This is not even the first time I am missing out on Boishakh celebrations in Bangladesh. I was away at university for three Boishakhs, but somehow this time, when there are no actual festivities to miss, it feels sadder still. I liked seeing people’s saree pictures on my newsfeed, I enjoyed snaps of their panta ilish, even when I couldn’t get any. My first year in Berkeley, I whimsically dressed in red and white for class and had butter chicken for lunch (the closest I could get to a deshi meal there – pathetic, I know). On the weekend, I donned a saree by myself for the first time (thank you, YouTube) and caught the bus to a small celebration held by local Bangalis. Those who know me will understand how uncharacteristic that was for me – I’m not one to leave my introvert den to seek out strangers (even if they do share my skin color and mother tongue) and put myself in situations where I’m likely to attract curious stares, as was the case in that bus.

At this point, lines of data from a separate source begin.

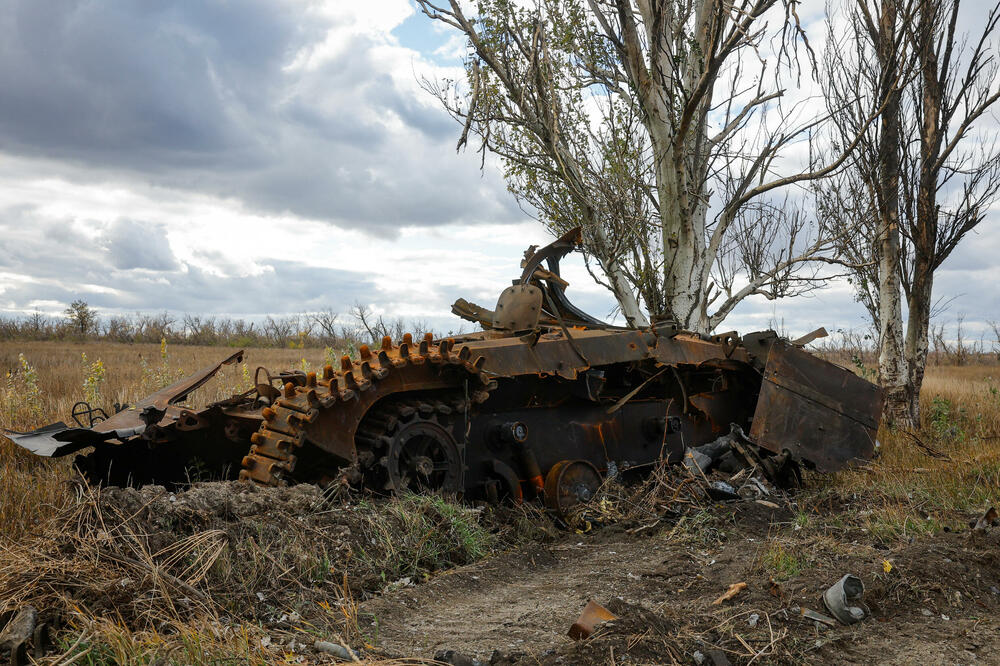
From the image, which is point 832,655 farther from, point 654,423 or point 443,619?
point 654,423

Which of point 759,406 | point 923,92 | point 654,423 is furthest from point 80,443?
point 923,92

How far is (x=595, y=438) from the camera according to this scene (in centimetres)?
717

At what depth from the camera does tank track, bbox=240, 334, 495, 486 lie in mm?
5133

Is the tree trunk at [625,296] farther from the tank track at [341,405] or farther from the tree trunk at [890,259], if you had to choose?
the tank track at [341,405]

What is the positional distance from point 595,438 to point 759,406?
1.83 meters

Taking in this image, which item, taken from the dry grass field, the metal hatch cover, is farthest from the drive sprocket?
the metal hatch cover

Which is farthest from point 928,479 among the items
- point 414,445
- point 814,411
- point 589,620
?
point 589,620

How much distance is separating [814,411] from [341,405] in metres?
5.01

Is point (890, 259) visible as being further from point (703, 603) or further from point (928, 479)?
point (703, 603)

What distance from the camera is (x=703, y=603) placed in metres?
4.18

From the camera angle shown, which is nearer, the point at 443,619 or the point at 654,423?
the point at 443,619

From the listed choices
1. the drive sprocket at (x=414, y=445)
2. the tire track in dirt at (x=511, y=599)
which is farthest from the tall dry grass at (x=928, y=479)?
the drive sprocket at (x=414, y=445)

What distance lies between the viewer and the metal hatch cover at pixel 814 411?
793 centimetres

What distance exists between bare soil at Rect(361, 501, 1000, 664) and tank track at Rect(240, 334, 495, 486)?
117 cm
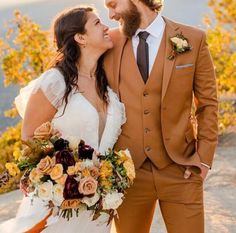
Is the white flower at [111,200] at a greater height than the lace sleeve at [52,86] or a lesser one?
lesser

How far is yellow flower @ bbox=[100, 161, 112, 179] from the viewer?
3.31 meters

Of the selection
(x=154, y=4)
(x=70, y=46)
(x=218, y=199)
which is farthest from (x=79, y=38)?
(x=218, y=199)

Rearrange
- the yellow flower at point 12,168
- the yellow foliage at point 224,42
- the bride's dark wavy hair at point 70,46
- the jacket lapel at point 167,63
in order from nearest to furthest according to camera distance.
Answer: the yellow flower at point 12,168, the jacket lapel at point 167,63, the bride's dark wavy hair at point 70,46, the yellow foliage at point 224,42

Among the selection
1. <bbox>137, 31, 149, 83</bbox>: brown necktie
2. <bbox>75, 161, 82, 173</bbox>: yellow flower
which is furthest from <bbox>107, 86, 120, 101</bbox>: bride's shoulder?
<bbox>75, 161, 82, 173</bbox>: yellow flower

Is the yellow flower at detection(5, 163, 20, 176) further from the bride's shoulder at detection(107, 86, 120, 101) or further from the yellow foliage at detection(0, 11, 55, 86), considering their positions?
the yellow foliage at detection(0, 11, 55, 86)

Celebrations or no celebrations, the new year is still here. I hope while we Bangalis stay home for our own safety and that of others, we reminisce on Pohela Boishakhs of the past, the memories we made and the people we made them with. I hope those who are able to enjoy a special meal still do, and share with those that they can, safely. I hope that we appreciate the next time we are able to meet friends and family on a special holiday more than we ever have before.
Wishing you all a very Shubo Noboborsho – may the Bengali year 1427 be kind to you.